The psychological tests produced results within the normal range.
After staying 15 days in hospital, she came back home without treatment and was able to return to school.
Until the end of the summer vacation C did not present any disturbances. In September, C went back to school for the beginning of the school year without any trouble. But in the beginning of November, after a school holiday, she started to cry a lot, with irritability, decreased concentration, loss of appetite, negative self perceptions, suicidal ideation, telling her parents she wanted to die, and never go back to school. She refused to consult her psychiatrist during this period and the general practitionner of the family advised to wait.
At the beginning of December, she presented insomnia, expressed intensive negative self-perception, refused to go to school and isolated herself at home. Her parents reported that at the end of December for a few days she seemed to be "in a numbed state, talking nonsense". On New Year's Eve, she suddenly started dancing on her own in the middle of the family meal, talking about another dancer dressed in black. Her parents, alarmed by this behavior and by the visual hallucinations, decided to bring her back to our emergency room.
The second hospitalization
At the emergency room she arrived with a very sad look on her face, she only spoke when called upon to do so. She presented a delirious discourse on her filiations, and approximate answers; there were moments of disturbed consciousness and visual hallucinations. She though she was in "something like a cemetery". She cried a lot, and between periods of confusion she said she wanted to die. No other symptom of a psychotic disorder has been reported. No stress, drug consumption or any other precipitating factor have been found linked with this episode.

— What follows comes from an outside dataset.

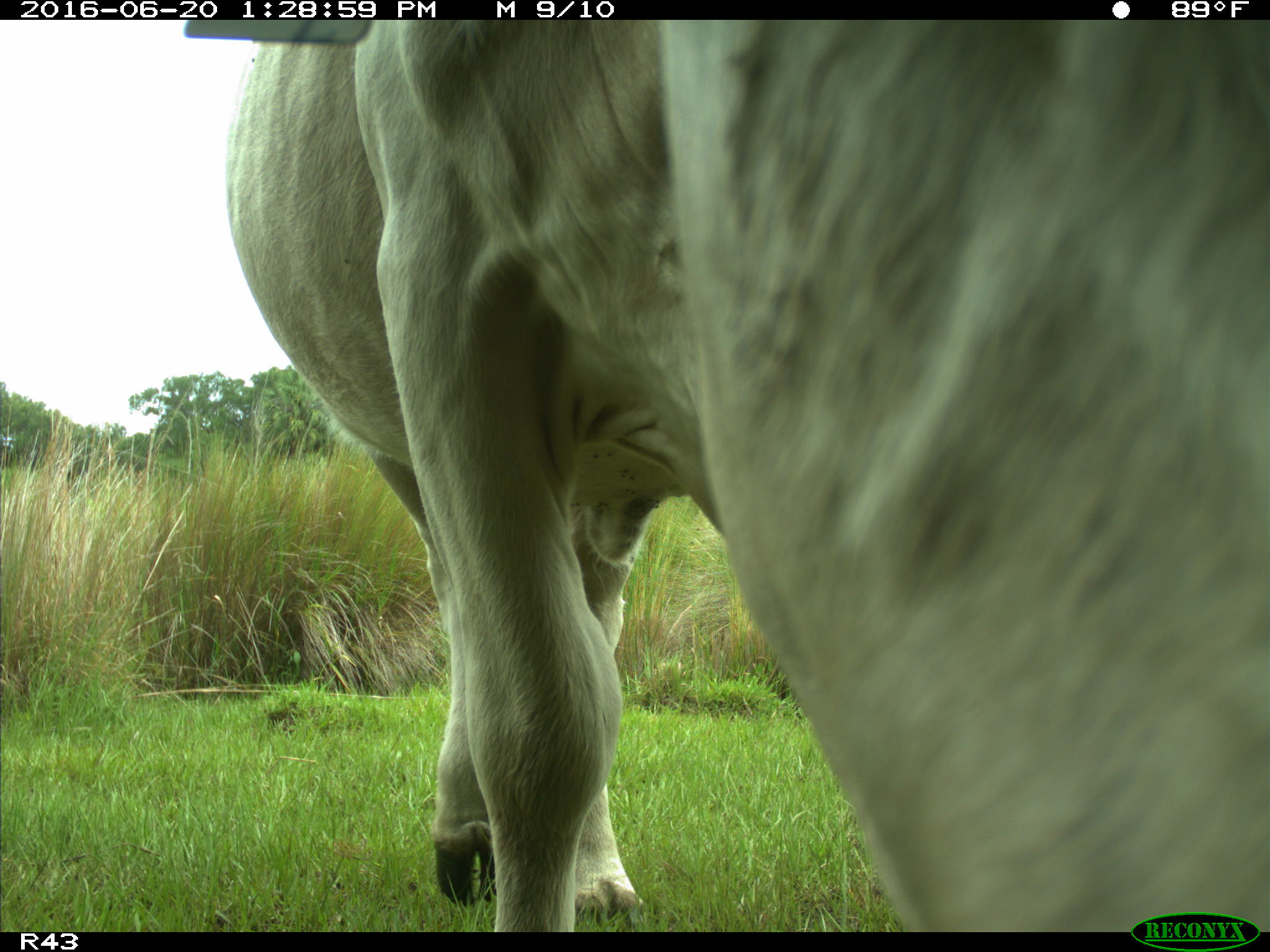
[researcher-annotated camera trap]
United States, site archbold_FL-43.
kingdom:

The next day, on the ward, the psychiatrist made the decision to treat her with fluoxetine at 20 mg/day, on account of the chronology that had been noted: appearance of a depressive state, in November, which was not treated, and deterioration of the depressive state, followed by appearance of Ganser symptoms (clouding of consciousness, approximate answers, and visual hallucinations). She also received 25 mg/day cyamepromazine at bedtime for the first three days. The Ganser symptoms improved from the start of the third week of fluoxetine administration; there was no further clouding of consciousness, no visual hallucinations, and depressive symptoms (insomnia, irritability, suicidal ideation and depressed mood) disappeared at the same time. She was hospitalized one month total and then returned to school.
Fluoxetine treatment was prescribed at 20 mg/day, but after two months C started to refuse to take any medication and stopped taking it. The school year ended uneventfully; there were no further disturbance. C continued with a combination of psychiatric follow-up and interpersonal psychotherapy for another year. No further episode occurred. Then C decided to end up to the follow-up.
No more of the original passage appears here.